Your teeth age with you. It’s important to keep them strong and healthy even as you grow older. Seniors are at a higher risk for developing periodontal disease. In addition to getting a regular dental examination, here are some other tips to keep your teeth healthy.
Keep a Routine
Regardless of age, we cannot stress the importance of keeping up with a daily oral hygiene routine. Make sure you are brushing twice-daily and flossing at least once per day. For seniors with dentures, it is important that you remove them for at least four hours each day. We recommend removing them at night. Dentures need to be cleaned daily so make it part of your routine as well. We also suggest staying hydrated by drinking water. Not only does water help keep you producing enamel building saliva, but if it contains fluoride, it can help keep your teeth strong. Make a regular visit to our office part of your routine as well.
Tips for Caregivers
If you are the primary caregiver of someone elderly, working with them to keep their teeth healthy can be a challenge. It is up to you to remind them to brush and floss regularly. Help them by establishing a routine and set times for brushing their teeth. We ask that you assist them in making an appointment to visit our dental office. If keeping up with daily dental health seems to be too difficult, please contact our office. We can work with you to offer some advice and solutions.

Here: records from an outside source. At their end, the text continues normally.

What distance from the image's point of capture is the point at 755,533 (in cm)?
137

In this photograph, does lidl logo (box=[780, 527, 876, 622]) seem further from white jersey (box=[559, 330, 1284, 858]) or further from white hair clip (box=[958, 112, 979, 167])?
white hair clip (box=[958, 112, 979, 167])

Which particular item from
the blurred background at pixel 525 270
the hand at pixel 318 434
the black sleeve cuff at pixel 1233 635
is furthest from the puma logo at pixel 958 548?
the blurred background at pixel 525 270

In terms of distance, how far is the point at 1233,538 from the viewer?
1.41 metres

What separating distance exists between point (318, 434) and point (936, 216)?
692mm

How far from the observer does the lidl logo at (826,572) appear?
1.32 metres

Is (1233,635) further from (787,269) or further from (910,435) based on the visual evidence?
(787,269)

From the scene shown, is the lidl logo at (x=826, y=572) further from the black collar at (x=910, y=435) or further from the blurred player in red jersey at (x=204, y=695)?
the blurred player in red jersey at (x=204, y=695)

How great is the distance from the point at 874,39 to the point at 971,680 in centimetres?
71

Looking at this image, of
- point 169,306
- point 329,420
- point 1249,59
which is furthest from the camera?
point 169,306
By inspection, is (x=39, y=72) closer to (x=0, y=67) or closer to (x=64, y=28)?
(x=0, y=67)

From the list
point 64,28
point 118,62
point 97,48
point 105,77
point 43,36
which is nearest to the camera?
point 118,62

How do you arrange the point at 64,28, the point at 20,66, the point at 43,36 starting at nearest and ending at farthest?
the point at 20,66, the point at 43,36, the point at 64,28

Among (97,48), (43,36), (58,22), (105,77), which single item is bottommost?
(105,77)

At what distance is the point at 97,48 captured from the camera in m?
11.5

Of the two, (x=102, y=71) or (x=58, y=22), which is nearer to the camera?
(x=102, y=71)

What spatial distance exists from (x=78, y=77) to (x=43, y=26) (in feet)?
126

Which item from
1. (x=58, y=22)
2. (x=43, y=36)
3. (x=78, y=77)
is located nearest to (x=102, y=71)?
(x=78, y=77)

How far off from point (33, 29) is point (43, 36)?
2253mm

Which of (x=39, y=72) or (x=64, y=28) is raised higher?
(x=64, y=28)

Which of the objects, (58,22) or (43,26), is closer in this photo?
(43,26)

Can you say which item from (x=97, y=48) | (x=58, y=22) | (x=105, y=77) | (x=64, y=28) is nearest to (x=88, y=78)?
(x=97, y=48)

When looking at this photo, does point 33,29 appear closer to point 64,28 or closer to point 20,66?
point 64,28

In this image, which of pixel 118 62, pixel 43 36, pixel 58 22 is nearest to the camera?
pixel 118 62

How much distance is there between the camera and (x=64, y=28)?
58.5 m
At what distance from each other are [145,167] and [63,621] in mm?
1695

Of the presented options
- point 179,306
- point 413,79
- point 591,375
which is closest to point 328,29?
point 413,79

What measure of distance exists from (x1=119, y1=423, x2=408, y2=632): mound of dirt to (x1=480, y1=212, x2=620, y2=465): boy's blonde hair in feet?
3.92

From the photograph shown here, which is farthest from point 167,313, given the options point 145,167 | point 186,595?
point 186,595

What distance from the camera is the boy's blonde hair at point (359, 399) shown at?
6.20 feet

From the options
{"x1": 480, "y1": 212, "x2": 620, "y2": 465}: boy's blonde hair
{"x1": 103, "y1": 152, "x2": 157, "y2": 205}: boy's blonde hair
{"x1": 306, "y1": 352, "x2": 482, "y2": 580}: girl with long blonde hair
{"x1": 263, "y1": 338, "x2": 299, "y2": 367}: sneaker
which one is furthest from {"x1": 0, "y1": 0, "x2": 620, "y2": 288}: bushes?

For seniors in a nursing home that are enrolled in state or national financial programs, the American Dental Association (ADA) suggests considering the Incurred Medical Expense regulation. This works to assist in paying for care that is deemed a necessity. If our dentist finds that treatment must be done, consider this as an option to lessen the financial burden. Talk to your nursing home or care facility’s caseworker for more information.
Don’t Forget About Gums
Periodontal disease, or gum disease, can be brought on by certain medications. When you visit our office, be sure to update us on any changes to your medications. At times, early periodontal disease is painless which makes it even more important that you keep a regular routine of visiting our office for a thorough exam and evaluation. According to the ADA, more than 47% of adults over the age of 30 have chronic periodontitis.
Keeping your teeth healthy as you age can be difficult. We suggest sticking to a daily routine in terms of brushing and flossing, and keeping up with regular visits to our office. If you are the caregiver of an elderly spouse, parent, or loved one, do not overlook their oral health. Make sure they are receiving the needed attention and are sticking to a daily oral healthy routine.